Coming out of this surgery, I think I finally had it behind me, and lost the focal point that it had provided when it was looming.  I was on a schedule before.  Things had to be done… “before surgery.”  I had to have all of my ducks in a row, all of my laundry washed, all of my meals prepared, everything ready to go because I didn’t know how long I’d be down after the surgery.  The time leading up to the surgery was almost frantic and any gaps were so filled with anxiety over the approach that… I didn’t have a lot of time to breathe.

Then… it was over.

And I lost… my focal point.

And Sir wasn’t really Sir.

And I just… became… lost.  For about a week.

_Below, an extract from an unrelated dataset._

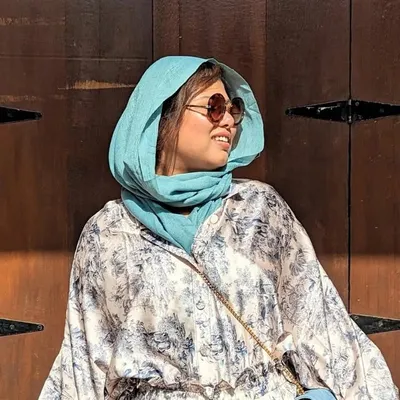 Devpurna Talapatra profile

So… Tuesday, I talked to Sir about it and he agreed I needed to start doing a few tasks each day while he is at work.

On Wednesday I had a very short list, but I failed to do it.  I also failed his one major rule right now – no looking up medical procedures on the internet (I’ve currently completely terrified myself about the breast cancer gene, mastectomies, oophorectomies, colonoscopies, colonics, hemorrhoid surgery, mammograms, and IUD insertions [even though mine was inserted already – under general anesthesia]).

I talked to my therapist on Wednesday afternoon.

She suggested I should be punished for breaking the rules.  I’ve clearly converted her completely.

I talked to Sir and we reinstated punishment, and rules, and expectations, and dominance… and today he stayed home with me and we did boot camp.

This post is my last task for the day.

I’m exhausted.

But it is deeply comforting to have my relationship coming back online again after so long and so much upheaval.